_Données à traiter_

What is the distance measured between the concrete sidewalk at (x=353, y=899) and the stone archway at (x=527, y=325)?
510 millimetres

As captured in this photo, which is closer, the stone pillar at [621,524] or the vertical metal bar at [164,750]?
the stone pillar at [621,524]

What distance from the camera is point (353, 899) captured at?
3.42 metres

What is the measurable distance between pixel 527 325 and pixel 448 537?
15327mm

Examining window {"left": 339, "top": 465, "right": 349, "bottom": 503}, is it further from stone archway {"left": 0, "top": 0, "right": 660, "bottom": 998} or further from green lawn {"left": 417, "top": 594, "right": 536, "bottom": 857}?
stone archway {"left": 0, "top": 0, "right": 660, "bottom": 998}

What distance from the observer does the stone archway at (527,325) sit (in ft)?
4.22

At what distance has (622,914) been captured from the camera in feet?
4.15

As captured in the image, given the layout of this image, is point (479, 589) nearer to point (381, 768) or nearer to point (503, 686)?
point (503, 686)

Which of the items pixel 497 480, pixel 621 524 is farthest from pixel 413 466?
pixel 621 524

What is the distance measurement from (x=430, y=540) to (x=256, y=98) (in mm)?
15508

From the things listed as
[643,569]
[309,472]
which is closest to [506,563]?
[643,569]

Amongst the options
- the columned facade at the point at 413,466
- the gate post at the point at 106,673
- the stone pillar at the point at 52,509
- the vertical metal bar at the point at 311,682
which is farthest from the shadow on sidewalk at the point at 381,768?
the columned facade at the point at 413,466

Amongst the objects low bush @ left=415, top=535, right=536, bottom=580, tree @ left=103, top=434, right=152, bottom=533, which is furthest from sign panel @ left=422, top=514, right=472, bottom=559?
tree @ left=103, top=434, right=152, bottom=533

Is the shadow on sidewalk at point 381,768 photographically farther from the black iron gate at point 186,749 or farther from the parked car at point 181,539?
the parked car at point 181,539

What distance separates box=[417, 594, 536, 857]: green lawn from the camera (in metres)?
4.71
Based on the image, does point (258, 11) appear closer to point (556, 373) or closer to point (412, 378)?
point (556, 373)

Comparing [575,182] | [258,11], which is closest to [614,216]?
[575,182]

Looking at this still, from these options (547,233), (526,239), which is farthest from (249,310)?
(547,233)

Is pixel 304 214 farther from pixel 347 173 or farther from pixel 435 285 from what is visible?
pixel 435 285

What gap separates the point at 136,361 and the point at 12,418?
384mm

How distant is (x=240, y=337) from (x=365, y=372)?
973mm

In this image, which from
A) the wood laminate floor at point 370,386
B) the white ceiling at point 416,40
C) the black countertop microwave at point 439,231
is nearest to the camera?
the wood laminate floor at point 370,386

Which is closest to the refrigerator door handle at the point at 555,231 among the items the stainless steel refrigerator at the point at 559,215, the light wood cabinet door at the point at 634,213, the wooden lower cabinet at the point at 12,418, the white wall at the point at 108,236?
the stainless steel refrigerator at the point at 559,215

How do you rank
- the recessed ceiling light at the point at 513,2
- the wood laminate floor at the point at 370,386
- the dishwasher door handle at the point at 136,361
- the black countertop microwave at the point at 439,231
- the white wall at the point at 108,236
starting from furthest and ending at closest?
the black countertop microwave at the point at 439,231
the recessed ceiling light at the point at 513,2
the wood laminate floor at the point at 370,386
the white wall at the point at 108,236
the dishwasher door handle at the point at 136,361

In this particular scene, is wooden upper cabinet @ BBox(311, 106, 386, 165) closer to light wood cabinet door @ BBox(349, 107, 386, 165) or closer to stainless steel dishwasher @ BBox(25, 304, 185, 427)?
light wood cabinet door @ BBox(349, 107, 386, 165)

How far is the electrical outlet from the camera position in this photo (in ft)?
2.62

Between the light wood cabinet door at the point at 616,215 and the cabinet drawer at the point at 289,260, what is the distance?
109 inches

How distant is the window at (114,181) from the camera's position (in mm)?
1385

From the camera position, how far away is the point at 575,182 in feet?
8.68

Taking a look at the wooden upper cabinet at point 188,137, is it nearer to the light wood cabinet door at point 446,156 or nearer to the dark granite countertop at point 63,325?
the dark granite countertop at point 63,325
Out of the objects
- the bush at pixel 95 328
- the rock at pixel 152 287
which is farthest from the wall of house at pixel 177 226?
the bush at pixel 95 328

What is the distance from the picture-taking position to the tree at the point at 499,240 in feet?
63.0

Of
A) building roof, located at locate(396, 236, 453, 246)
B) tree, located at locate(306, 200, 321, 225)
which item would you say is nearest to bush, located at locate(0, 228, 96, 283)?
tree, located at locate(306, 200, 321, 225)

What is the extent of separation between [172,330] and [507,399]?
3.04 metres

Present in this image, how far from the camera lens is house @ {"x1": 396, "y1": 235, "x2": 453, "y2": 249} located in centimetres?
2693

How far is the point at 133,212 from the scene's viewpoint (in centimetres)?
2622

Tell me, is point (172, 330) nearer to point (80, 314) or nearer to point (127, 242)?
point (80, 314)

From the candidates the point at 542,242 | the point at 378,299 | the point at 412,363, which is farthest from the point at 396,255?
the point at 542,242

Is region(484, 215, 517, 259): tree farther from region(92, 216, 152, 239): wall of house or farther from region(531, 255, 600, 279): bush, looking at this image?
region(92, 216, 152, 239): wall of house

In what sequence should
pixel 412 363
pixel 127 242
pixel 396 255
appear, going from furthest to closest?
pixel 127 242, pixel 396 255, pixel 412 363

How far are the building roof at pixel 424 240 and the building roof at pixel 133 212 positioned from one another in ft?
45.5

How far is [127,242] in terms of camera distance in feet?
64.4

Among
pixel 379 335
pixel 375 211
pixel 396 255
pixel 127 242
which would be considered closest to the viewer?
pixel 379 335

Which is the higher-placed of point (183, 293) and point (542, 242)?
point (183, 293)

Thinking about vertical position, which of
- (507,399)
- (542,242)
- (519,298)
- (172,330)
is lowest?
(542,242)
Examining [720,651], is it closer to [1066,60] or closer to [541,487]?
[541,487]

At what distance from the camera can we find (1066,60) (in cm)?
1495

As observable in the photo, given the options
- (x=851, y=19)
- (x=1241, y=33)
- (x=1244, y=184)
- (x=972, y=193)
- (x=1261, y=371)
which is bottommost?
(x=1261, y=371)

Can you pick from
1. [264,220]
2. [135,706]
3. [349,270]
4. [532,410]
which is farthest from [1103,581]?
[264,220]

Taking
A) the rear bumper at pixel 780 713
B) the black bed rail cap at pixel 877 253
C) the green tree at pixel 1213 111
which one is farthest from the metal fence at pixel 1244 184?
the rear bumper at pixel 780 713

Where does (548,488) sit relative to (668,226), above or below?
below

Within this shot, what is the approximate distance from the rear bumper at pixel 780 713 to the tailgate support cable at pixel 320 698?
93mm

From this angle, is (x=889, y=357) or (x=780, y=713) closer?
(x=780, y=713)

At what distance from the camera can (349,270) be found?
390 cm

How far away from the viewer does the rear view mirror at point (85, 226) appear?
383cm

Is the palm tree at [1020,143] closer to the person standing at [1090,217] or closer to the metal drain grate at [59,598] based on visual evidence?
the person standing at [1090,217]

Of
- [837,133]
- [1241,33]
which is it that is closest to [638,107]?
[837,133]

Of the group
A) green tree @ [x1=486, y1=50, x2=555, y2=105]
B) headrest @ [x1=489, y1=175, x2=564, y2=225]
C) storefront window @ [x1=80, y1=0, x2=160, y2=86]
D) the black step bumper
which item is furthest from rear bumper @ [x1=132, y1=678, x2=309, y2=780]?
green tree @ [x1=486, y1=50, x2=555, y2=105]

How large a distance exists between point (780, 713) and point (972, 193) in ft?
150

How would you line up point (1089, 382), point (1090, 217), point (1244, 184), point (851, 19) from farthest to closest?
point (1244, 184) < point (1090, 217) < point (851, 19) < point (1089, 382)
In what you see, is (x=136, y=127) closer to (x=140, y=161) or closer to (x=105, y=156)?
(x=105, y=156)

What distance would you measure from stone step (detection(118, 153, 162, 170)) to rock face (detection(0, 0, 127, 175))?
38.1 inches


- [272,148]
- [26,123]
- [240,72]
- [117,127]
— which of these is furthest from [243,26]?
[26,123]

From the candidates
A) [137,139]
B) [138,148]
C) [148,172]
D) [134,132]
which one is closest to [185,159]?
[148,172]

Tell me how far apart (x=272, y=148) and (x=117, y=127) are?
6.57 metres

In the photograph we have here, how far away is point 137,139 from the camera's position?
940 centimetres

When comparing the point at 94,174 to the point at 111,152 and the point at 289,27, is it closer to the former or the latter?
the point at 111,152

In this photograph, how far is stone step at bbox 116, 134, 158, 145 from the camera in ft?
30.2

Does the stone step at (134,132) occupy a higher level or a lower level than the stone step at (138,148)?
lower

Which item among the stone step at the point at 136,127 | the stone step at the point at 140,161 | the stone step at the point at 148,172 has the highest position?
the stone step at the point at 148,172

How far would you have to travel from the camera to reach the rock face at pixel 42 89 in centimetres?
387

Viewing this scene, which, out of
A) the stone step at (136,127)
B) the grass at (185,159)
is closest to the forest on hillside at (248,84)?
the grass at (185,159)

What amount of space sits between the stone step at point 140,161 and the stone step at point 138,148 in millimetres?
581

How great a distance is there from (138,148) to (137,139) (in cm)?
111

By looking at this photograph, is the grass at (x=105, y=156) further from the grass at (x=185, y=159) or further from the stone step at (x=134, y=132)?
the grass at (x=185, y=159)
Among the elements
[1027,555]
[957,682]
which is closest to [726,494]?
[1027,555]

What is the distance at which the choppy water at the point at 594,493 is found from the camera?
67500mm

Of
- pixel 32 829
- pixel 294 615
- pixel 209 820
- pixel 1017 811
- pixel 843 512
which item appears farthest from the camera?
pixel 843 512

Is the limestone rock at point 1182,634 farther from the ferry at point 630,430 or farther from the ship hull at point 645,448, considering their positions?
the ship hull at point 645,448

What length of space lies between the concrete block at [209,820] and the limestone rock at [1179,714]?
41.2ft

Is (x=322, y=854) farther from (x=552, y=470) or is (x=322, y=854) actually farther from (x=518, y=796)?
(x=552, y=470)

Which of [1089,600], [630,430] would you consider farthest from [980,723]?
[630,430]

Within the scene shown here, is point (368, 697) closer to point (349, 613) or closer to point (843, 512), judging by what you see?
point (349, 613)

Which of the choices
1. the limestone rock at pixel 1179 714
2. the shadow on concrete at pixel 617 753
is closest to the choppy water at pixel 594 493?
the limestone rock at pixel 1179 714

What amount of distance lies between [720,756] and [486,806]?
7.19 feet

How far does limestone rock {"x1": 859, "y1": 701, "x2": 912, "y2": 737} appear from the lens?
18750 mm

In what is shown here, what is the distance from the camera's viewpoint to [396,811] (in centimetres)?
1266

_Consigne_
Présente en CSV à deux colonnes, « texte » et « reponse », les entrées qui vont du début jusqu'à la ligne contenant "3.42 metres", celle-ci incluse. Chaque entrée occupe une ligne, avec son texte et sa réponse chacun dans un seul champ entre guillemets, les sauts de ligne étant remplacés par des espaces.

_Corrigé_
texte,reponse
"What is the distance measured between the concrete sidewalk at (x=353, y=899) and the stone archway at (x=527, y=325)?","510 millimetres"
"As captured in this photo, which is closer, the stone pillar at [621,524] or the vertical metal bar at [164,750]?","the stone pillar at [621,524]"
"What distance from the camera is point (353, 899) captured at?","3.42 metres"